Liu Lai felt the hair on his neck rise as the gaze of one soldier settled on his group. There was a deliberate distance created, an invisible barrier declaring they were merely the "Other," guests whose presence was constantly suspected.
"Do not bow too low, but do not challenge their eyes," Liu Lai whispered to his kin as they passed a checkpoint guarded by bayonets.
They continued their journey inland by dokar (horse carriage). The wooden wheels creaked as they split the rocky road, passing through lush teak forests. Sunlight filtering through the leaves created long shadows that danced on the ground, as if the forest spirits were watching their arrival. Their destination was Ponorogo, a town in Java Island rumored to be a promising heart of agricultural trade.
Ponorogo welcomed them with a magical bustle. In the markets, shouts in thick Javanese clashed with the laughter of traders and the rhythmic clip-clop of horses. Yet, beneath the crowd, there was something wild. Faintly in the distance, Liu Lai caught sight of a fight between two men surrounded by a mass of people dressed in brownish-black. Their movements were fast, tactical, and powerful—something very similar to the martial arts he had studied in Fujian.
Fortunately, Liu Lai met fellow migrants. Through their help, he managed to rent an old building in a strategic corner of the town. He transformed the front of the building into a grocery store, but its soul resided in the back: a spacious kwoon—a Kung Fu training hall with a hardened earth floor.
"This place is good enough," Liu Lai remarked one afternoon, sweeping the dust dancing in a beam of evening sunlight. "We will build the ancestral altar here. And there, right above the back gate, we will hang our Wu Shi head".
However, that peace was disturbed sooner than expected. One day, while Liu Lai was training basic forms with several young Chinese men, the clinking of weapons and the stomp of their feet drew the attention of local residents. A few local men stopped in front of the open kwoon door. They wore black clothes with distinctive udeng or headcloths.
"What are they doing, Kang?" a local youth asked curiously.
"It looks like dancing, but the strikes are firm. It’s as if there is a soul in every movement," his companion replied with a tone of wonder mixed with suspicion.
Liu Lai halted his training. He instructed his students to rest, then stepped forward and nodded respectfully. "This is our tradition. Like your silat," Liu Lai said in broken market Malay.
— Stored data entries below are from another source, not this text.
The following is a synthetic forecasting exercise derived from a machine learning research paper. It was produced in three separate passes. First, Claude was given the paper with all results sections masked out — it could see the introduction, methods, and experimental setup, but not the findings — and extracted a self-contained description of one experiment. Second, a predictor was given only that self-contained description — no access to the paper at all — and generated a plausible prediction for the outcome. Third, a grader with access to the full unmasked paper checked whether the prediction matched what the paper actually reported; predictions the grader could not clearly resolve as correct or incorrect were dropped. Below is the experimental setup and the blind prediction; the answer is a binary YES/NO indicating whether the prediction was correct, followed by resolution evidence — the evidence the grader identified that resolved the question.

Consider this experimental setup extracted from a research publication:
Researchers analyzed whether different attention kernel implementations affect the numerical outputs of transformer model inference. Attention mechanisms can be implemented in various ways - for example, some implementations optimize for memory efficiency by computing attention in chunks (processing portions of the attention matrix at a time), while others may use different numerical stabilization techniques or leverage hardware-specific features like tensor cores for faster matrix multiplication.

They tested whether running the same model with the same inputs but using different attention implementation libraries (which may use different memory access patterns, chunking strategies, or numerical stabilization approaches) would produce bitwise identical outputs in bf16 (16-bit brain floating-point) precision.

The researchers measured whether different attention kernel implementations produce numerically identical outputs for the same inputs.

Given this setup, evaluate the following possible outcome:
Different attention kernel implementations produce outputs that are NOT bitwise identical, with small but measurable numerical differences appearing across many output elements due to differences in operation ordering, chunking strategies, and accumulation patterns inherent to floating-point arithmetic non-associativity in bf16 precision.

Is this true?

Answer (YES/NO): YES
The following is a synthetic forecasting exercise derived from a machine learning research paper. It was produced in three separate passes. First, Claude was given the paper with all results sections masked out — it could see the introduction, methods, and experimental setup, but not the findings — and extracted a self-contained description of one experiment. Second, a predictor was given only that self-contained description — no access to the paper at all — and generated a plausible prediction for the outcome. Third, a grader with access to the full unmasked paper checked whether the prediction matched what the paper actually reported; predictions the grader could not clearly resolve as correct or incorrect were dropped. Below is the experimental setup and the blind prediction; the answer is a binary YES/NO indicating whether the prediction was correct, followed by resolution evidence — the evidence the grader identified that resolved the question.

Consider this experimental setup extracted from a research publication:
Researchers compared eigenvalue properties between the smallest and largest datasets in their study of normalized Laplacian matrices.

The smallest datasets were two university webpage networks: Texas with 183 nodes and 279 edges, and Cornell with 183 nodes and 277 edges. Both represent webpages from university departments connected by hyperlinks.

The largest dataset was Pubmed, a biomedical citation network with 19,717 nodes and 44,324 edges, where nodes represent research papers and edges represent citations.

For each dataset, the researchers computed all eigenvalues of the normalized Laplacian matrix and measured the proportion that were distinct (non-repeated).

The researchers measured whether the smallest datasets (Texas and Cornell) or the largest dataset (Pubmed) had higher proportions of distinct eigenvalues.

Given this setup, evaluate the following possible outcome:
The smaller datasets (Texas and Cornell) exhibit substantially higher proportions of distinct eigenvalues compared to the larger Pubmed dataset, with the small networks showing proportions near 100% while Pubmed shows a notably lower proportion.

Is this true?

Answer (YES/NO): NO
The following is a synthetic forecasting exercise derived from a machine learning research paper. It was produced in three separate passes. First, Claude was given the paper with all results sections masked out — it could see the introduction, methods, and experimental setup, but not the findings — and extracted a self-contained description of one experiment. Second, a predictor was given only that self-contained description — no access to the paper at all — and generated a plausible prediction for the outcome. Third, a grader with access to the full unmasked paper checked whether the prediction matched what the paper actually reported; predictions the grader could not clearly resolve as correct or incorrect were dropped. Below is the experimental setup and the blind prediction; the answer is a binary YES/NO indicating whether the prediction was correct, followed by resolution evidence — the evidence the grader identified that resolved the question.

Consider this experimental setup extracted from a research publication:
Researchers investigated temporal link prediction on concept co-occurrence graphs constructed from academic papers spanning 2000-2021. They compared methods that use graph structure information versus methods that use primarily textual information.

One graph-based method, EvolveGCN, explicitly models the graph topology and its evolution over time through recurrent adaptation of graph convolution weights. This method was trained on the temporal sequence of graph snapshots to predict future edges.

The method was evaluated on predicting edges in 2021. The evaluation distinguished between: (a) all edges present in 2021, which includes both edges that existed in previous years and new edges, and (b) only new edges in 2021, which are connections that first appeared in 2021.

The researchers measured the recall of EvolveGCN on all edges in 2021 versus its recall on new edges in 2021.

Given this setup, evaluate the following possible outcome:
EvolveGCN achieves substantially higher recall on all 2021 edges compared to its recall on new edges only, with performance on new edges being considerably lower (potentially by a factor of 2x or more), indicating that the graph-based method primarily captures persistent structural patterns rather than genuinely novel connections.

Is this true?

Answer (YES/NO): NO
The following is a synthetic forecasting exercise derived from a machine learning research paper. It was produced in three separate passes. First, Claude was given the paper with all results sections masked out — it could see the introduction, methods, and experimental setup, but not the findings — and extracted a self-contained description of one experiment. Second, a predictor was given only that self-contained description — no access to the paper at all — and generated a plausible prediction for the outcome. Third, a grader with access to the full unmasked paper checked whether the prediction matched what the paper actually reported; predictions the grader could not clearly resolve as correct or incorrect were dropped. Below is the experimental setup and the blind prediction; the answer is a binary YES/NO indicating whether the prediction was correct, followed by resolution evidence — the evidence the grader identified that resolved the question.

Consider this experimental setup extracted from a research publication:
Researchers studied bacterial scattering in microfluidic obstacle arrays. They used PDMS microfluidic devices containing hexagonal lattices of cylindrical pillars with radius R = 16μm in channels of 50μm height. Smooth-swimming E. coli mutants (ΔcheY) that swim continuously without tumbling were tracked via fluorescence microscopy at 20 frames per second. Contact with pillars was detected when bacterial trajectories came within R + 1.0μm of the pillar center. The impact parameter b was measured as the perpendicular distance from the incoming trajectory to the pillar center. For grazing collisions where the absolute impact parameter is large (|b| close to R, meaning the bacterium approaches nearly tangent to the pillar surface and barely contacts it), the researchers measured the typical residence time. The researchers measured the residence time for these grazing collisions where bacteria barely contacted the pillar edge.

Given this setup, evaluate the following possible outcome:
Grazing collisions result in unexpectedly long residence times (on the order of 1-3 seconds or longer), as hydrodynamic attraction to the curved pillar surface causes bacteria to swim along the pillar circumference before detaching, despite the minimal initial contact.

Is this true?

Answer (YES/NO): NO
An old man with a thick mustache stepped forward. His eyes were sharp, reflecting a long and hard life. He stared at the Wu Shi chest in the corner, then turned to Liu Lai with an intensity that made the air feel heavy.
"There is Reog here, Sir," the old man’s voice was deep and authoritative. "The Singo Barong or Tiger Head guards this land. He does not like other lions trying to roar in his territory. Let us hope the sound of your drums does not disturb his sleep".
The sentence was not merely a warning; it was a challenge disguised behind politeness. The old man turned and left, leaving Liu Lai in a suffocating silence.
That night, as Ponorogo grew still, Liu Lai stood in the backyard. From afar, he heard the rhythmic beat of kendang drums and the haunting, winding wail of the selompret—the sound of a Reog troupe practicing somewhere. His skin prickled. He realized one thing: he had not just brought the Wu Shi to this land; he had brought it into another lion's den.
He looked up at his red Wu Shi head hanging in the darkness. The lion’s eyes seemed to glow. Tomorrow, he knew, everything would never be the same again.